- _What you need to do_
The answer must repeat every record exactly, with all pictures omitted.

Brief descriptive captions
==============================
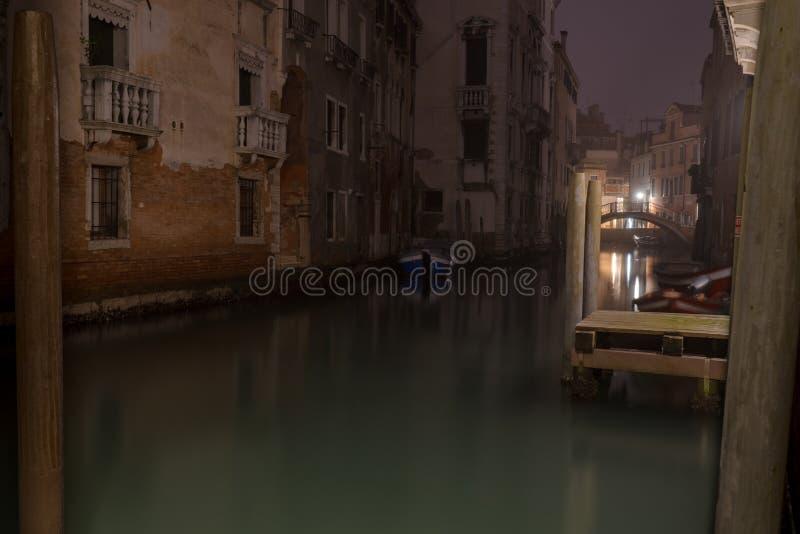 Venedig nachts, weg von den touristischen Wegen lizenzfreie stockfotos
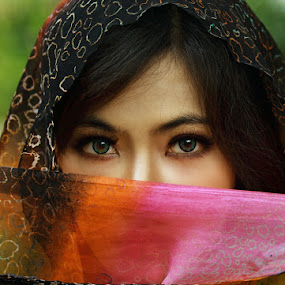 Bright eyes by Aryanto Sujono - People Portraits of Women
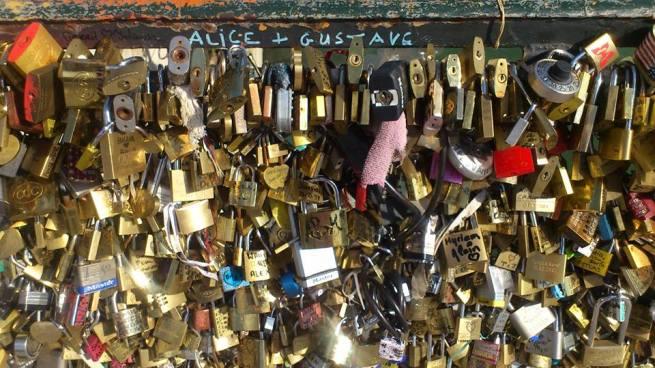 Les fameux cadenas , symbole des vœux des amoureux (www.akeza.net)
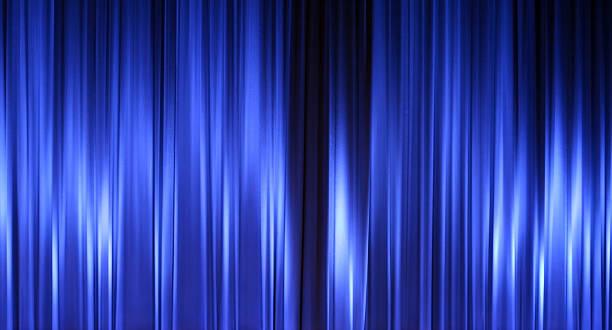 chiusi tende di un teatro blu, vuota - sipario foto e immagini stock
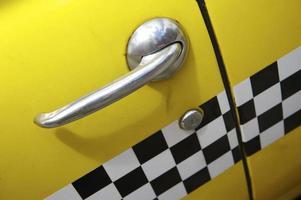 ouderwetse gele checker cab close-up foto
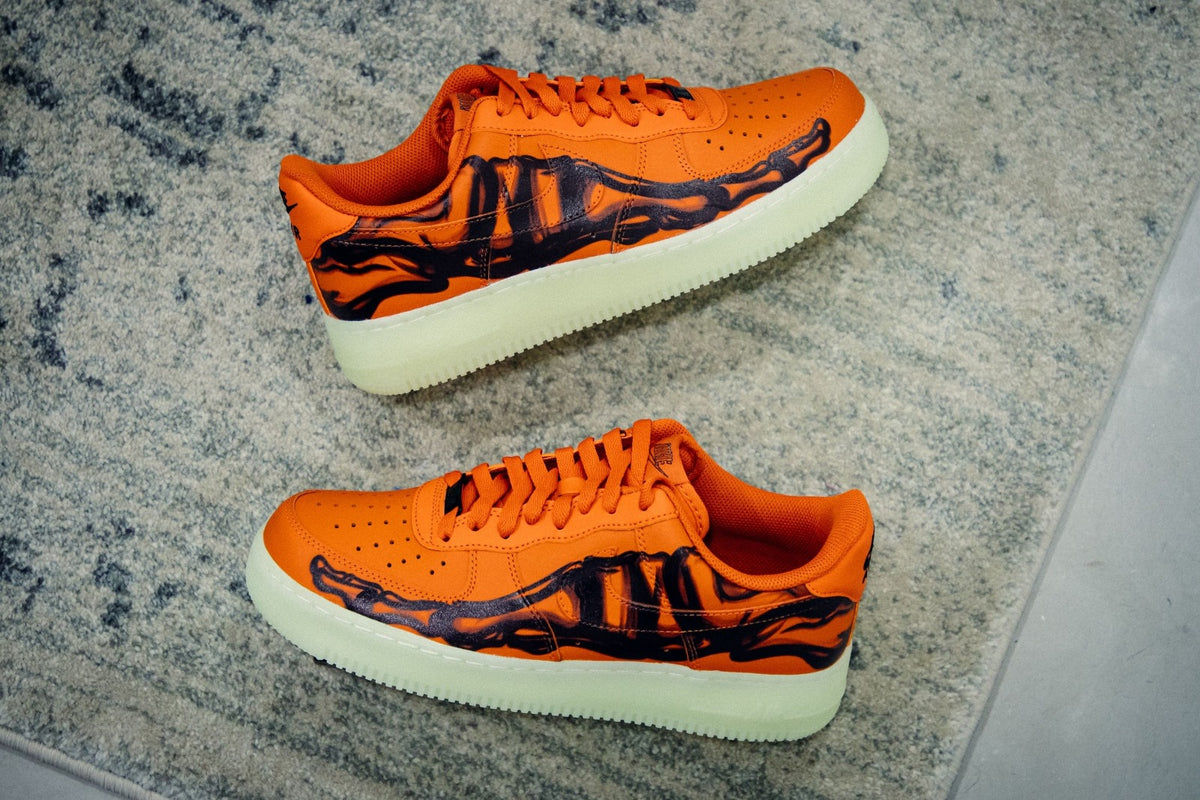 "Check out the ""Halloween-Themed"" Orange Skeleton Air Force 1!"
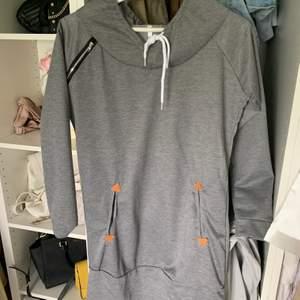 Lång hoodie i str xl men liten i storlek skulle säga en s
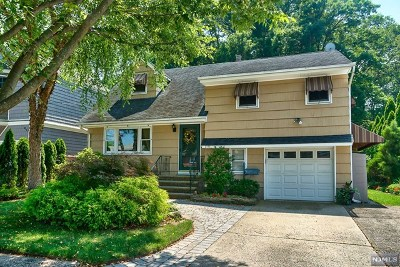 Rochelle Park Single Family Home For Sale: 139 Forest Place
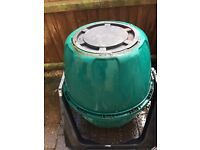 Tumbling compost bin (2 available)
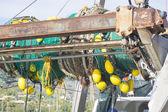 Fischnetz auf boot — Stockfoto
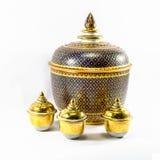 Les articles en céramique thaïlandais handcraft la cuvette d'isolement images libres de droits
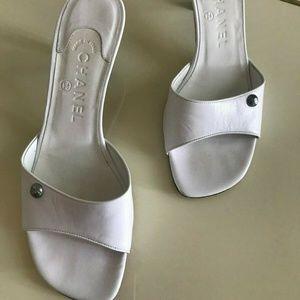 CHANEL  White Leather Kitten heel Slides/Mules SZ7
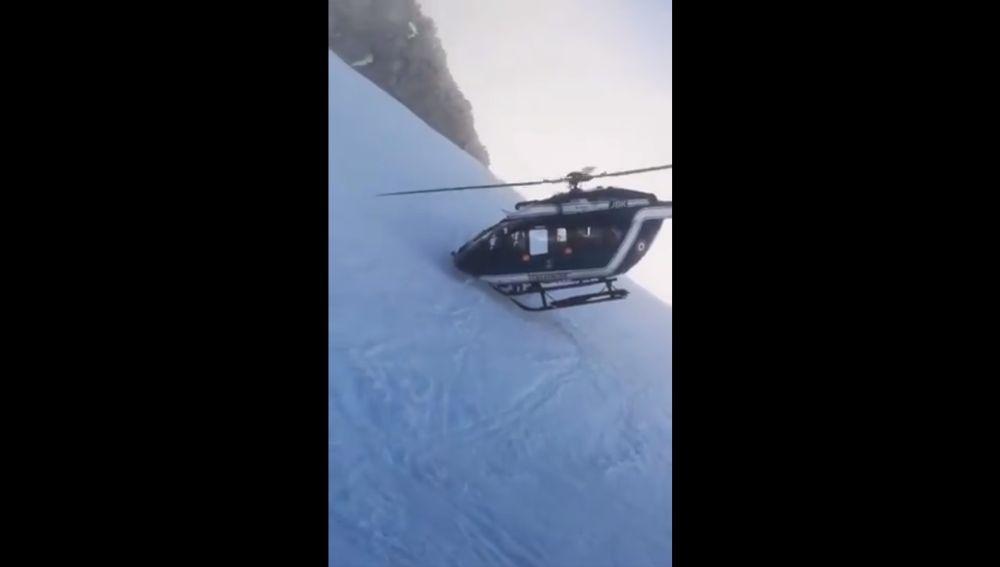 El helicóptero en el momento del rescate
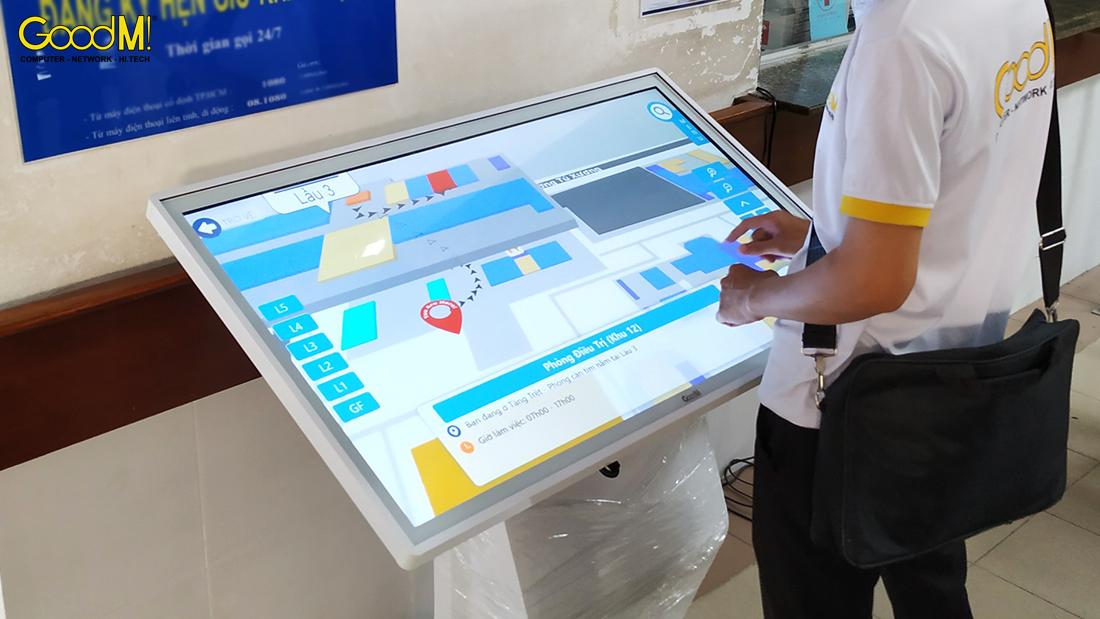 Máy Kiosk chỉ đường tại bệnh viện mắt TP HCM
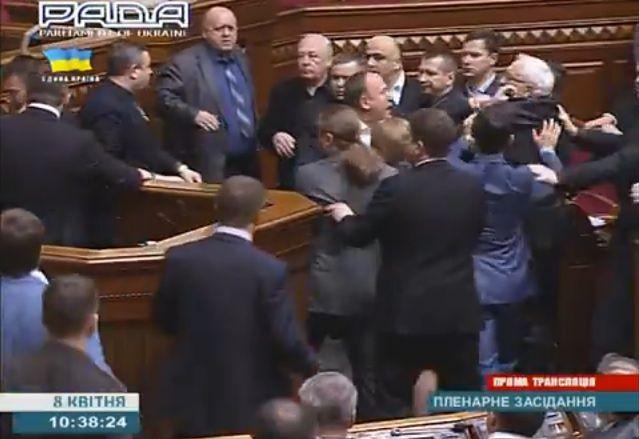 Wybory na Ukrainie. Co najmniej pięć ugrupowań może wejść do parlamentu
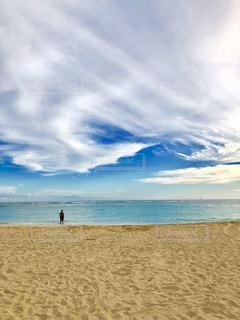 浜辺の数人の写真・画像素材[2415785]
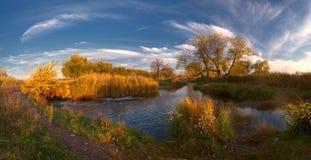 σύννεφα που εξισώνουν το μεγαλοπρεπή ποταμό Στοκ φωτογραφίες με δικαίωμα ελεύθερης χρήσης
==============================
- _Answer area_
 Venedig nachts, weg von den touristischen Wegen lizenzfreie stockfotos
 Bright eyes by Aryanto Sujono - People Portraits of Women
 Les fameux cadenas , symbole des vœux des amoureux (www.akeza.net)
 chiusi tende di un teatro blu, vuota - sipario foto e immagini stock
 ouderwetse gele checker cab close-up foto
 "Check out the ""Halloween-Themed"" Orange Skeleton Air Force 1!"
 Lång hoodie i str xl men liten i storlek skulle säga en s
 Rochelle Park Single Family Home For Sale: 139 Forest Place
 Tumbling compost bin (2 available)
 Fischnetz auf boot — Stockfoto
 Les articles en céramique thaïlandais handcraft la cuvette d'isolement images libres de droits
 CHANEL  White Leather Kitten heel Slides/Mules SZ7
 El helicóptero en el momento del rescate
 Máy Kiosk chỉ đường tại bệnh viện mắt TP HCM
 Wybory na Ukrainie. Co najmniej pięć ugrupowań może wejść do parlamentu
 浜辺の数人の写真・画像素材[2415785]
 σύννεφα που εξισώνουν το μεγαλοπρεπή ποταμό Στοκ φωτογραφίες με δικαίωμα ελεύθερης χρήσης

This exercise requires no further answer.